Calcium Mobilization Assay.

HEK293T cells were transiently transfected and/or cotranfected with V5-PAR4-GFP and HA-PAR4SFT-GFP. Cotransfections were done as PAR4:PAR4SFT in increasing ratios 1:1 and 1:2, where 0.1 μg of PAR4 was used, because it gave the smallest detectable calcium flux. Forty-eight hours post-transfection cells were removed from plates with phenol red–free Hanks' balanced salt solution containing 0.02% EDTA, washed, and resuspended in Tyrode's buffer.

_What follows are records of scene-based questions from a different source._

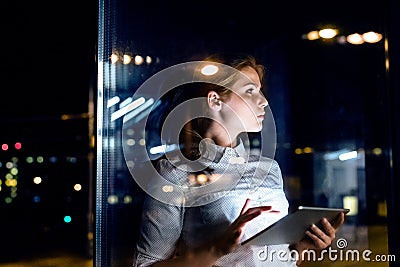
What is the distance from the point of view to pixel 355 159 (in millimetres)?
2066

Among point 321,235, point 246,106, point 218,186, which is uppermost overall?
point 246,106

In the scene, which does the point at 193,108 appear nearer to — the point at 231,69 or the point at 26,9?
the point at 231,69

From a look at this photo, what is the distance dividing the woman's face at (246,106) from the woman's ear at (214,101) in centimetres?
2

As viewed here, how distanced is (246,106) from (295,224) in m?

Cells (2.0 × 105 cells/sample) were loaded with 10 μM Fluo4-AM (Invitrogen) in Tyrode’s buffer (137 mM NaCl, 5.6 mM glucose, 1 g/l bovine serum albumin, 1 mM MgCl2, 2.7 mM KCl, 3.3 mM NaH2PO4) in the presence of Pluronic acid F-127 (Invitrogen) 0.01% for 20 minutes at 37°C. This was diluted 1:1 with Tyrode's buffer containing 1 mM calcium. Basal levels of cytosolic calcium were recorded on AccuriC6 flowcytometer (BD Biosciences, San Jose, CA) for 1 minute and then PAR4-AP:AYPGKF (2 mM) was added without interrupting the real-time calcium flux measurement to record the response for 10 minutes. The data were analyzed using FCS Express Ruo version 4 (De Novo Software, Los Angeles, CA) where the Fluo4-AM intensity changes over time were converted into percent above threshold by gating the calcium levels pre- and postagonist treatment.

Flow Cytometry to Assess Surface Expression of Receptors.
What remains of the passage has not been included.